Urteil vom 4. Juni 2008
II. sozialrechtliche Abteilung

Besetzung
Bundesrichter U. Meyer, Präsident,
Bundesrichter Lustenberger, Seiler,
Gerichtsschreiberin Dormann.

Parteien
J.________, 1966, Beschwerdeführerin,
vertreten durch Rechtsanwalt Dr. Markus Züst, Bahnhofstrasse 14, 9430 St.
Margrethen,

gegen

IV-Stelle des Kantons St. Gallen, Brauerstrasse 54, 9016 St. Gallen,
Beschwerdegegnerin.

Gegenstand
Invalidenversicherung,

Beschwerde gegen den Entscheid des Versicherungsgerichts des Kantons St. Gallen
vom 21. Januar 2008.

Sachverhalt:

A.
Die 1966 geborene J.________ meldete sich im Juni 2006 wegen eines chronischen
Schmerzsyndroms bei der Invalidenversicherung zum Leistungsbezug an. Nach
Abklärungen verneinte die IV-Stelle mit Vorbescheid vom 8. Mai 2007 einen
Rentenanspruch. Am 21. Mai 2007 erhob J.________ schriftlich Einwand und
stellte weitere Berichte und zusätzliche Beweismittel in Aussicht. Mit
Verfügung vom 15. Juni 2007 wies die Verwaltung das Leistungsbegehren ab.

Mit Schreiben vom 4. Juli 2007 an die IV-Stelle wiederholte J.________ unter
Bezugnahme auf die "Mahnung vom 15. 06. 2007" den Einwand gegen den
Vorbescheid, bat unter Hinweis auf den für den 11. Juli 2007 vereinbarten
Termin beim Spezialisten um Geduld und kündigte an, medizinische Berichte nach
Erhalt weiterzuleiten. Am 12. Juli 2007 teilte ihr die IV-Stelle mit, die Frist
für das Einreichen von Einwänden sei nun abgelaufen; sie habe die Möglichkeit,
gegen die Verfügung vom 15. Juni 2007 Beschwerde beim Versicherungsgericht
einzureichen.

B.
Am 17. Oktober 2007 liess J.________ Beschwerde beim Versicherungsgericht des
Kantons St. Gallen erheben, welches mit Entscheid vom 21. Januar 2008 darauf
nicht eintrat.

C.
J.________ lässt Beschwerde in öffentlich-rechtlichen Angelegenheiten führen
mit dem Rechtsbegehren, der Entscheid vom 21. Januar 2008 sei aufzuheben und
die Sache sei an die Vorinstanz zur Neubeurteilung zurückzuweisen.

Die IV-Stelle beantragt die Abweisung der Beschwerde. Das kantonale
Versicherungsgericht und das Bundesamt für Sozialversicherungen verzichten auf
eine Vernehmlassung.

Erwägungen:

1.

[Schriftliche Aufgabe A] Ermitteln Sie in den folgenden Datensätzen jede Zeile, die die Zeichenfolge „sitting“ enthält, und schreiben Sie diese Zeilen ab. Die Groß- und Kleinschreibung ist dabei zu beachten.

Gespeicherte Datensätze
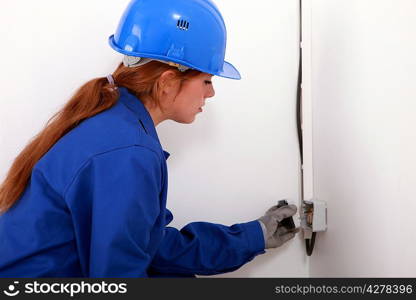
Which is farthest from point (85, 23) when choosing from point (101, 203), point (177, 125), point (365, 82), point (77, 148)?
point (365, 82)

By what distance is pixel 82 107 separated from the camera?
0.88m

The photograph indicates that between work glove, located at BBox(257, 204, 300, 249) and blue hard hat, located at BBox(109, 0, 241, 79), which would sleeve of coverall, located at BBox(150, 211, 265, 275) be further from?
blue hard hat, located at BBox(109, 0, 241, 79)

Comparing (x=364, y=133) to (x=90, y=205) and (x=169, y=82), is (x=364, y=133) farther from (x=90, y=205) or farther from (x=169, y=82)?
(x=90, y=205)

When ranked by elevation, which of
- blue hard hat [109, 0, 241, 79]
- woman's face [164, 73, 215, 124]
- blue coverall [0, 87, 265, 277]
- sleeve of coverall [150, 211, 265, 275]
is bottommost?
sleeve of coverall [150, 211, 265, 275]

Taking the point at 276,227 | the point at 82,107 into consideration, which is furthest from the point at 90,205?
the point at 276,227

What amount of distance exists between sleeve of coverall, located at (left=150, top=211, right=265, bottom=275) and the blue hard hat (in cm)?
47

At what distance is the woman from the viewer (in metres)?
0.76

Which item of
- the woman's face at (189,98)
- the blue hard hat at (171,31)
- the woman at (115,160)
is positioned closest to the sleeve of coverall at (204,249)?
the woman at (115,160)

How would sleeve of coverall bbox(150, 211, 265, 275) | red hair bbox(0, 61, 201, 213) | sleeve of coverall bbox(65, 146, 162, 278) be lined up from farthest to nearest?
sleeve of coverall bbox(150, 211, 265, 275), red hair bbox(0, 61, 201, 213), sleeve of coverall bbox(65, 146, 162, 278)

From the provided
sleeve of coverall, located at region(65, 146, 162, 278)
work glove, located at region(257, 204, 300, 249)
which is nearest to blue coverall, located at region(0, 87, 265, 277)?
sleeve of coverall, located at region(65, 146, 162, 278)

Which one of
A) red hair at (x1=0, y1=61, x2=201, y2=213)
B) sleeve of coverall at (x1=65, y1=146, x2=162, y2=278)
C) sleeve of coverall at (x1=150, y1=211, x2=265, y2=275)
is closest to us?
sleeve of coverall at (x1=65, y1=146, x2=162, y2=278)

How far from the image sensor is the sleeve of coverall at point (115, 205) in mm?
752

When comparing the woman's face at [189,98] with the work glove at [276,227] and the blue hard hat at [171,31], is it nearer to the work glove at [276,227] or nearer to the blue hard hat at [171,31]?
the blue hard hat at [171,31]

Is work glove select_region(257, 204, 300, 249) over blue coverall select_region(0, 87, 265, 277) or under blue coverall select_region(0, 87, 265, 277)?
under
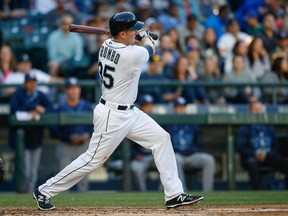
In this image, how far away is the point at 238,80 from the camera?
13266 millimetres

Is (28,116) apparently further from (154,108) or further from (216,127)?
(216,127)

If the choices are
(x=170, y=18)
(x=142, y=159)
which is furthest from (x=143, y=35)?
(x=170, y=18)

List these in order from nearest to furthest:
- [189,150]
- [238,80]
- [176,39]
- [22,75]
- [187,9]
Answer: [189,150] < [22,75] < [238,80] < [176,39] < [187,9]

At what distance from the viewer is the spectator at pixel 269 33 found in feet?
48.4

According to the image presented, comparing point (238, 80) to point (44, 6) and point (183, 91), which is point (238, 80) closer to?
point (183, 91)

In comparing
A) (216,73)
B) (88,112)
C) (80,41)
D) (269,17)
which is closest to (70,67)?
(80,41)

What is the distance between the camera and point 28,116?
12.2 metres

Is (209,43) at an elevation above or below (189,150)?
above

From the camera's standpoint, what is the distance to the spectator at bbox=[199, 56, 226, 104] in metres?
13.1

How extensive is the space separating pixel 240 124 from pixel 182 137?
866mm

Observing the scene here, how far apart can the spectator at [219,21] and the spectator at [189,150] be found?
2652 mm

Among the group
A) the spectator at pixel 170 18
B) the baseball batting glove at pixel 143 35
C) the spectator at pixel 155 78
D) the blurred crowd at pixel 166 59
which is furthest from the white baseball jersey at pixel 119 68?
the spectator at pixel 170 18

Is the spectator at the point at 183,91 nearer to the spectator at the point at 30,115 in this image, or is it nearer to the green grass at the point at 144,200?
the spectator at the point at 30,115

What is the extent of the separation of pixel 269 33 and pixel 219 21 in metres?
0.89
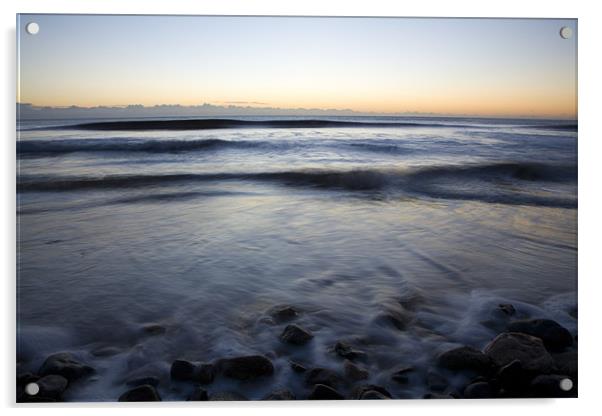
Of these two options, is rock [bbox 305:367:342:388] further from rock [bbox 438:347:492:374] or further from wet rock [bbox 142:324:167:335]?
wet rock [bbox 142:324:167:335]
--
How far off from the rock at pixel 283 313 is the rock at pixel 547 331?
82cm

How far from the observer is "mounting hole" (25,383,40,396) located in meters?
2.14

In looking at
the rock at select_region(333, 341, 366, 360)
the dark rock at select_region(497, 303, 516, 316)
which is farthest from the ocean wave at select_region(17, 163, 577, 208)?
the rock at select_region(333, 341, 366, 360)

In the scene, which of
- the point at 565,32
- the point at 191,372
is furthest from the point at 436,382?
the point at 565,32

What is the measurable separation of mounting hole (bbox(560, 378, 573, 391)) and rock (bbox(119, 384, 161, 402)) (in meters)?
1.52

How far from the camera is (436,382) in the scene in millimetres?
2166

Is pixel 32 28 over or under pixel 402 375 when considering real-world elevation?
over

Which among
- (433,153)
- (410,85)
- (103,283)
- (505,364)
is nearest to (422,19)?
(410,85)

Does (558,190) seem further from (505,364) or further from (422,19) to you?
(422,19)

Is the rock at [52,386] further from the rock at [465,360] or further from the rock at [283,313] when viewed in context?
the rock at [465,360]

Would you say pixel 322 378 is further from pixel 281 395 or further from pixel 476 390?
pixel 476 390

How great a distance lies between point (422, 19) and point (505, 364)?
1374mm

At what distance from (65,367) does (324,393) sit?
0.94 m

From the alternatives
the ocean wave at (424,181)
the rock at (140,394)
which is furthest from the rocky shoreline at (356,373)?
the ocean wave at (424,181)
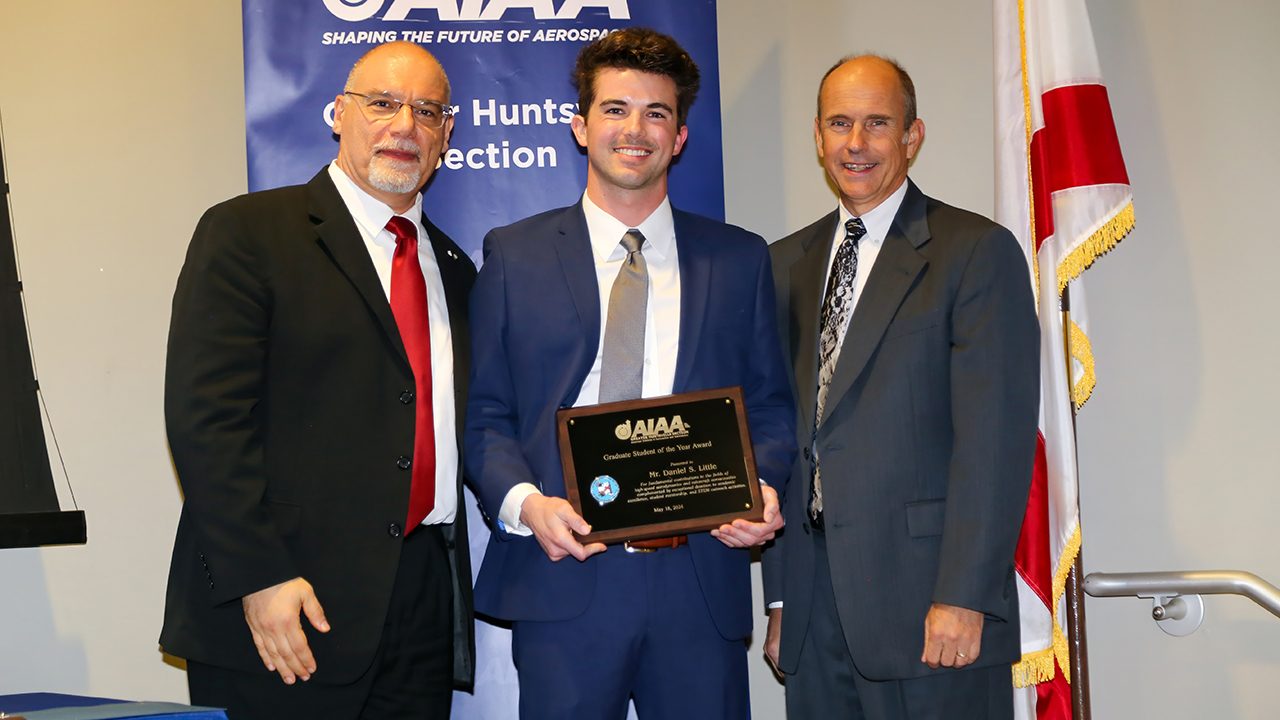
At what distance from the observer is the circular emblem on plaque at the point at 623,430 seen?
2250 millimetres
---
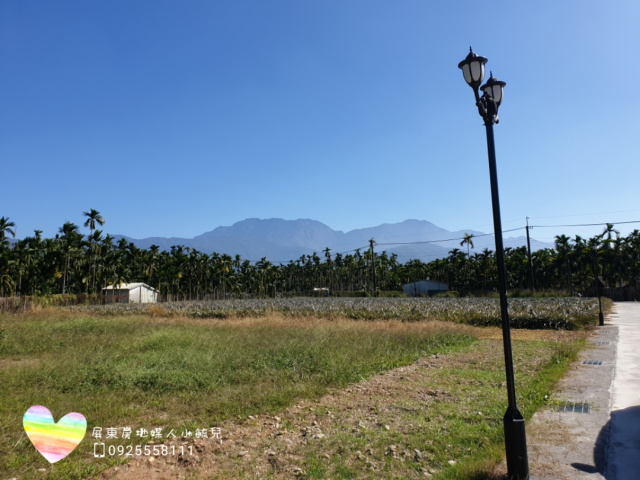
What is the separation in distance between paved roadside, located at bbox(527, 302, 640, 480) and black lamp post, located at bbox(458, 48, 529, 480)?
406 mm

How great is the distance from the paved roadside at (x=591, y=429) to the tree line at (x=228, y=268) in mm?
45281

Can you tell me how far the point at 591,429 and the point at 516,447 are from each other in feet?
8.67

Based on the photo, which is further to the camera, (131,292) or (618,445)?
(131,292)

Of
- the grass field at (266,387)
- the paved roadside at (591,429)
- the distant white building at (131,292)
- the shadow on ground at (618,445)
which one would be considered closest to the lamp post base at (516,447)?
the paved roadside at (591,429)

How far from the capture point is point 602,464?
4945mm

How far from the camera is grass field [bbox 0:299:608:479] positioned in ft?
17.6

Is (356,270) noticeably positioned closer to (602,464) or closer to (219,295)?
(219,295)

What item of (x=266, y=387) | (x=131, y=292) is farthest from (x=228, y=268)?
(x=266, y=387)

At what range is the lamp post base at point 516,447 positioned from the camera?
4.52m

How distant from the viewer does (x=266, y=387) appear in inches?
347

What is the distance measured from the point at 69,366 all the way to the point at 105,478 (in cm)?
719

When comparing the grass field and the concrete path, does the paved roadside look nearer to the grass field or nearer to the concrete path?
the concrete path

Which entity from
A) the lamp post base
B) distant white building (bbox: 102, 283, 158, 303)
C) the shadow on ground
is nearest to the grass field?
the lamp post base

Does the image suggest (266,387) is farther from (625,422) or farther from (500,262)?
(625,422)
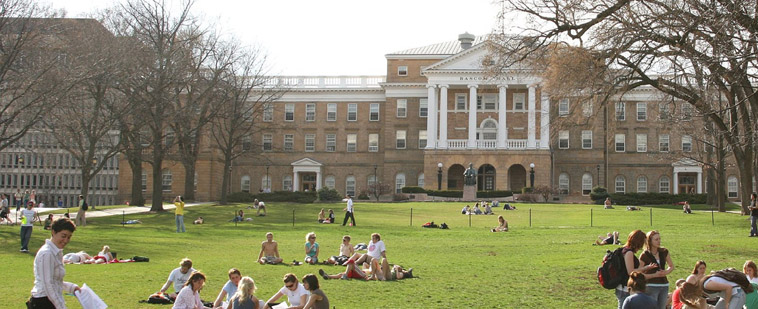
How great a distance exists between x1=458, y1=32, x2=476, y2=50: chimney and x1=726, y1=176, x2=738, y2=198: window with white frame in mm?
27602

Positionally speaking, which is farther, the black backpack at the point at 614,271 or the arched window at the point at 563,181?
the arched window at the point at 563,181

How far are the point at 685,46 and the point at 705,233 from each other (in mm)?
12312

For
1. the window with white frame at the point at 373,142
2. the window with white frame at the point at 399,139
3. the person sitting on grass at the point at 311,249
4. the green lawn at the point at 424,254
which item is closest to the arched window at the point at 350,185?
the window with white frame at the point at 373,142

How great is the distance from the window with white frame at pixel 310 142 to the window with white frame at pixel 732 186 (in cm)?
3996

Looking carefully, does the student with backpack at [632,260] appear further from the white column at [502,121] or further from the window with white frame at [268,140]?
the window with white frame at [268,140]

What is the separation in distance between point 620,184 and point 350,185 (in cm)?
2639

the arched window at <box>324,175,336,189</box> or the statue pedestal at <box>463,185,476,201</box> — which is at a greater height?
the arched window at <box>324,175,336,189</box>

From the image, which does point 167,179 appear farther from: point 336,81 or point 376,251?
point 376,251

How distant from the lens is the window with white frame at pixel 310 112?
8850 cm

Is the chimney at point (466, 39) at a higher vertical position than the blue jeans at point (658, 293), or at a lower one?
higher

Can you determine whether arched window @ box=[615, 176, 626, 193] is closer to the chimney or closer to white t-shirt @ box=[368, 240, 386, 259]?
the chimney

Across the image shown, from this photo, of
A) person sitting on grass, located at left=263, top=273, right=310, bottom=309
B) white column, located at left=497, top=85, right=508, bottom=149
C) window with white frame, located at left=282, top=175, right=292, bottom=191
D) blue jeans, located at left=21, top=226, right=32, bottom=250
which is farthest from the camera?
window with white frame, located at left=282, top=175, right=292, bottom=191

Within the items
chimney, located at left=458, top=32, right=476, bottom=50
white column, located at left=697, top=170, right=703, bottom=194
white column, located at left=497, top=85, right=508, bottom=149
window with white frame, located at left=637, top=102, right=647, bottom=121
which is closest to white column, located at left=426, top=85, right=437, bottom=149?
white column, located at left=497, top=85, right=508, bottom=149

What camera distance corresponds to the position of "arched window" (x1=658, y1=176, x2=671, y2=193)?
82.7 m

[Schriftliche Aufgabe B] Schreiben Sie aus dem Urteilstext den Abschnitt von „Mit Schreiben vom“ bis „nicht eintrat.“ wortgetreu ab.

[Lösung der Aufgabe A]
3. the person sitting on grass at the point at 311,249
A) person sitting on grass, located at left=263, top=273, right=310, bottom=309

[Lösung der Aufgabe B]
Mit Schreiben vom 4. Juli 2007 an die IV-Stelle wiederholte J.________ unter
Bezugnahme auf die "Mahnung vom 15. 06. 2007" den Einwand gegen den
Vorbescheid, bat unter Hinweis auf den für den 11. Juli 2007 vereinbarten
Termin beim Spezialisten um Geduld und kündigte an, medizinische Berichte nach
Erhalt weiterzuleiten. Am 12. Juli 2007 teilte ihr die IV-Stelle mit, die Frist
für das Einreichen von Einwänden sei nun abgelaufen; sie habe die Möglichkeit,
gegen die Verfügung vom 15. Juni 2007 Beschwerde beim Versicherungsgericht
einzureichen.

B.
Am 17. Oktober 2007 liess J.________ Beschwerde beim Versicherungsgericht des
Kantons St. Gallen erheben, welches mit Entscheid vom 21. Januar 2008 darauf
nicht eintrat.